Rum is Cuba’s signature spirit, and Havana 1957 makes use of light and dark, flavored and not in its assortment of mojitos for every taste. Fans of mixology will also enjoy staples such as the Cuba libre, daiquiri and piña colada, while those who take their liquor neat can partake in the expansive selection of fine aged rums from around the world, including Guyana, Barbados, Trinidad and Panama. After that, get ready to mambo.
6562 Bird Road
If you’re puzzled by the name of this revered vintage shop, it’ll come to you when you see its neon logo, which is straight from a popular ’80s TV show. A relatively nondescript exterior hides the treasures inside: vintage clothing, accessories and memorabilia spanning the entire 20th century, with a special focus on flapper dresses for your next fun night out. Many locals consider it the best vintage store in the city and especially prize the huge selection of luxury handbags.
Founded nearly four decades ago, Miami Twice is prized for its fun vibe and energetic staff. And while many vintage shops force you to scour through rack after rack of items rejected by fashion history, Miami Twice is what you might call curated as everything is carefully selected by owners Mary Kyle Holle and Diane Kyle with a focus on design, quality and wearability. The combination of vintage and luxury resale also makes the shop unique.
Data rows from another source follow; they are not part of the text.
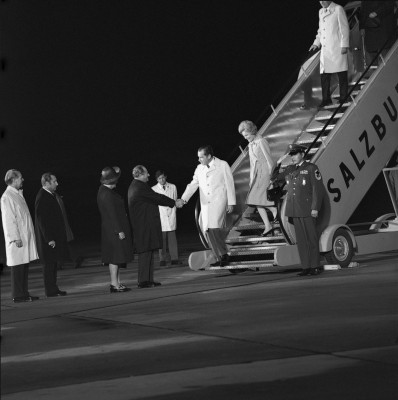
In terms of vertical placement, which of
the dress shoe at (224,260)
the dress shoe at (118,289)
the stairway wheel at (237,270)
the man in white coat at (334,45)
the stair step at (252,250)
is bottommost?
the dress shoe at (118,289)

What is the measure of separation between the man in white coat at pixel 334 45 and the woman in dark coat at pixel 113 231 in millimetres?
4370

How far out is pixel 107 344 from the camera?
8.95 meters

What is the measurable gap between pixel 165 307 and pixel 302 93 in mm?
6733

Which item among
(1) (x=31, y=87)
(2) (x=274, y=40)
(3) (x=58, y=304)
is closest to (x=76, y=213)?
→ (1) (x=31, y=87)

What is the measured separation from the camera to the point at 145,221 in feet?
47.8

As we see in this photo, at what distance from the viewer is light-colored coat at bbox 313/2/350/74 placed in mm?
16891

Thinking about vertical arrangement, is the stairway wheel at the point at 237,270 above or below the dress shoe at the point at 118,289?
above

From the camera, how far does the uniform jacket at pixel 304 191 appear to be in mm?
14359

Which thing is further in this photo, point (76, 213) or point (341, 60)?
point (76, 213)

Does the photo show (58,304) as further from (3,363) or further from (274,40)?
(274,40)

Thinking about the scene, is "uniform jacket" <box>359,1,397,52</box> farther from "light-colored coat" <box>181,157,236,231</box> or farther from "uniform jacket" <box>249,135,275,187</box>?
"light-colored coat" <box>181,157,236,231</box>

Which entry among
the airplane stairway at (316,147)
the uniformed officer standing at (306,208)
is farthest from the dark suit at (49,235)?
the uniformed officer standing at (306,208)

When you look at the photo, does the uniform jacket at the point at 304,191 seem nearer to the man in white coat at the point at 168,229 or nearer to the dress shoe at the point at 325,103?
the dress shoe at the point at 325,103

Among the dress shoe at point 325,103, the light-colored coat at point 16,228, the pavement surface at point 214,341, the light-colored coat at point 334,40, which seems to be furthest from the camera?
the dress shoe at point 325,103
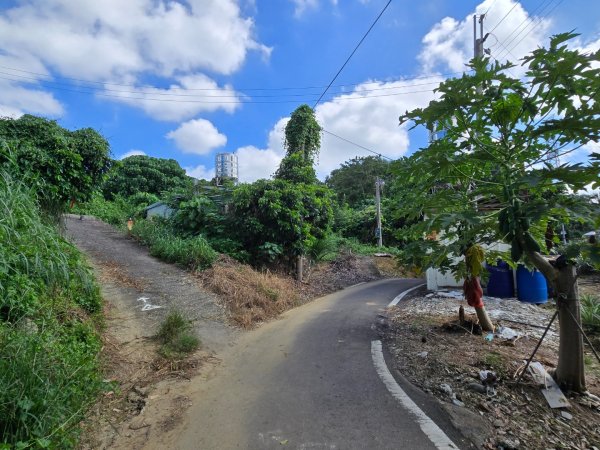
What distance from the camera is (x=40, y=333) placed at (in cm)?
344

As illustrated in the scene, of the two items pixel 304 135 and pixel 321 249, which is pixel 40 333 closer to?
pixel 321 249

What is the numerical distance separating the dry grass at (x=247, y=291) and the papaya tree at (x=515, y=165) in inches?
172

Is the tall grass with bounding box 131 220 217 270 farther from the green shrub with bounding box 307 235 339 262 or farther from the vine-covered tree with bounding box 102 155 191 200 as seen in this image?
the vine-covered tree with bounding box 102 155 191 200

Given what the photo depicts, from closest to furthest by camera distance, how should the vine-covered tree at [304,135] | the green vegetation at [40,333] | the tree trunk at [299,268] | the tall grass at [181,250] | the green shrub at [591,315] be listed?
the green vegetation at [40,333] → the green shrub at [591,315] → the tall grass at [181,250] → the tree trunk at [299,268] → the vine-covered tree at [304,135]

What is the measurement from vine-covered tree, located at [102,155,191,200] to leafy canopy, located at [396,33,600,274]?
2957 centimetres

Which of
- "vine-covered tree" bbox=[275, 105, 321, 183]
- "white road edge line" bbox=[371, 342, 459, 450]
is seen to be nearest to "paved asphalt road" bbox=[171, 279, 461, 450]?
"white road edge line" bbox=[371, 342, 459, 450]

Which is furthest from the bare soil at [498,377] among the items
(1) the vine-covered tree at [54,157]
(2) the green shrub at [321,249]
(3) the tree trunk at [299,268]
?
(1) the vine-covered tree at [54,157]

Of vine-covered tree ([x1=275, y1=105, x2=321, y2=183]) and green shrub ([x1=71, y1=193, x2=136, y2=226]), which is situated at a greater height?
vine-covered tree ([x1=275, y1=105, x2=321, y2=183])

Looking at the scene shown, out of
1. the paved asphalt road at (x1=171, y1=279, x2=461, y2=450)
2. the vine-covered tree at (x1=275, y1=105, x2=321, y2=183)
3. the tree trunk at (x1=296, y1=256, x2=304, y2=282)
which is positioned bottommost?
the paved asphalt road at (x1=171, y1=279, x2=461, y2=450)

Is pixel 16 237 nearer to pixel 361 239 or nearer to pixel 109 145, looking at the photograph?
pixel 109 145

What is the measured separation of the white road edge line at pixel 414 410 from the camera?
2.82 meters

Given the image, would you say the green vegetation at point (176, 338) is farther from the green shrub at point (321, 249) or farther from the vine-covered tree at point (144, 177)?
the vine-covered tree at point (144, 177)

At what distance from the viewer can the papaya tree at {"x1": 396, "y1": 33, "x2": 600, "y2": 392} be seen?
2801 mm

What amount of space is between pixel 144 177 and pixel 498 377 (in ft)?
111
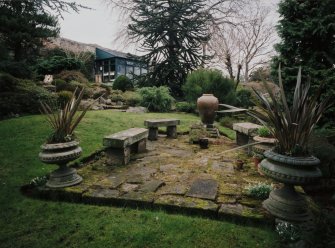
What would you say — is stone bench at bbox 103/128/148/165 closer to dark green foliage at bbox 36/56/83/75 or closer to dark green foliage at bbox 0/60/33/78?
dark green foliage at bbox 0/60/33/78

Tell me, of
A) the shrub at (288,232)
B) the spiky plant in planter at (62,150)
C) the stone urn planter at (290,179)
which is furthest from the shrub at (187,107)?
the shrub at (288,232)

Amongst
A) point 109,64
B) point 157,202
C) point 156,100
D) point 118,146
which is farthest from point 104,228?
point 109,64

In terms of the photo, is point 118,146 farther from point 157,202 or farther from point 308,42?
point 308,42

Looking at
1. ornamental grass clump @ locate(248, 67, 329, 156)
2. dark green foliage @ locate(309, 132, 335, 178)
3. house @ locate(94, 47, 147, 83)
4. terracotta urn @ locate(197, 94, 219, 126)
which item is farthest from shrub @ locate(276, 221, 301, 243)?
house @ locate(94, 47, 147, 83)

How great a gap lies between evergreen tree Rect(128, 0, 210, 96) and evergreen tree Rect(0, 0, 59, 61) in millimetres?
5163

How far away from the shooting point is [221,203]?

Consider yourself forewarned, though, as a trip to Miami Twice is hardly in the same category as hitting a funky thrift store. Demand for luxury resale is high, and coveted items are priced competitively well into the thousands of dollars. But that’s why credit cards were invented.
132 Ninth Ave.
Yes, they really did make bootleg gin in bathtubs during Prohibition, and it probably tasted pretty much as you’d imagine. That’s not the case, of course, with Bathtub Gin, a speakeasy-inspired bar and eaterie in Chelsea that celebrates its name with an antique copper tub in the center of the establishment.
The mixology is done strictly behind the bar, however, and includes such signature drinks as the S’Mores Old-Fashioned, whose ingredients include bourbon, walnut bitters, graham crackers, vanilla and cacao, and Flippin’ Good, whose recipe calls for rum and rye liqueur, cognac, orange bitters, ginger, vanilla and quail egg.
Food includes such specialties as The Dirty Burger (made with mushroom-onion conserva and raclette) and, for snacking, Gin Candy Spiced Hazelnuts.
Entertainment includes speakeasy-era throwbacks such as burlesque, plus a disco night and DJs on weekends. The décor is dark and sexy with luxurious damask fabrics to put you in the proper mood for a dose of escapism. “Each evening,” the establishment boasts, “is a chance to immerse yourself in another era, when life felt just a little more glamorous and the night was always young.” Careful, you may not want to come back.
Fine and Dandy
445 W. 49th St.
Curated is an overused cliché these days, but it truly applies to Fine and Dandy, which makes for a charming excursion just off Midtown Manhattan and is the perfect place to pick up a souvenir for the dapper man in your life back home. It began in 2008 as an online shop of natty accessories and quickly built a social-media following thanks to the ceaseless flow of vintage mood-board material gathered by founders Matt Fox and Enrique Crame III. Four years later they found the perfect tiny spot for a shop and opened to a rave review in The New York Times.
Fine and Dandy is filled floor to ceiling with menswear memorabilia and dapper items such as ties, scarves, hats, pocket squares, watchstraps and key chains and rare retro items such as sock garters, spats and neckerchiefs.
Its Archives division was created in partnership with costume designers and consists of rare pieces for discriminating collectors. Never ones to rest on their laurels—and they’re savvy enough to actually know what that means—Fox and Crame launched Fine and Dandy Throwback in 2020 in the space next door, which offers vintage-styled designer pieces from the ’70s to today.